Instructions to follow: From the chest trauma question, write out word for word the passage starting at "Question 60: A" and ending at "Pneumothorax (Correct Answer)".

Document text:
....

Question 60: A 40-year-old male with chest trauma presents with breathlessness, decreased respiratory sounds on the right side, hyperresonance on percussion, and distended neck veins. What is the most likely diagnosis?
- A. Tension Pneumothorax (Correct Answer)
- B. Flail Chest
- C. Myocardial Infarction
- D. Cardiac Tamponade
Explanation: ***Tension Pneumothorax*** - The classic triad of **breathlessness**, **decreased breath sounds** on the affected side, and **hyperresonance** on percussion following chest trauma is highly indicative of a tension pneumothorax. - **Distended neck veins** (jugular venous distension) occur due to increased intrathoracic pressure impeding venous return to the heart. *Cardiac Tamponade* - Characterized by **Beck's triad**: hypotension, muffled heart sounds, and jugular venous distension. - While **distended neck veins** are present, the absence of muffled heart sounds, the presence of decreased breath sounds, and hyperresonance point away from tamponade. *Flail Chest* - Defined by at least two contiguous ribs fractured in at least two places, leading to a **paradoxical movement** of the chest wall during respiration. - The key diagnostic feature of flail chest (paradoxical chest wall movement) is not described, nor are the breath sounds or percussion findings consistent with this diagnosis. *Myocardial Infarction* - Typically presents with **sudden chest pain**, often radiating to the left arm or jaw, and may cause breathlessness. - It does not cause **decreased breath sounds**, **hyperresonance**, or directly lead to these specific localized chest findings after trauma.

....

Data extract:
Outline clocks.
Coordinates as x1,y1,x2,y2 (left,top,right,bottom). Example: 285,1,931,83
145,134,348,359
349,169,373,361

....

Solution for this exercise:
Question 60: A 40-year-old male with chest trauma presents with breathlessness, decreased respiratory sounds on the right side, hyperresonance on percussion, and distended neck veins. What is the most likely diagnosis?
- A. Tension Pneumothorax (Correct Answer)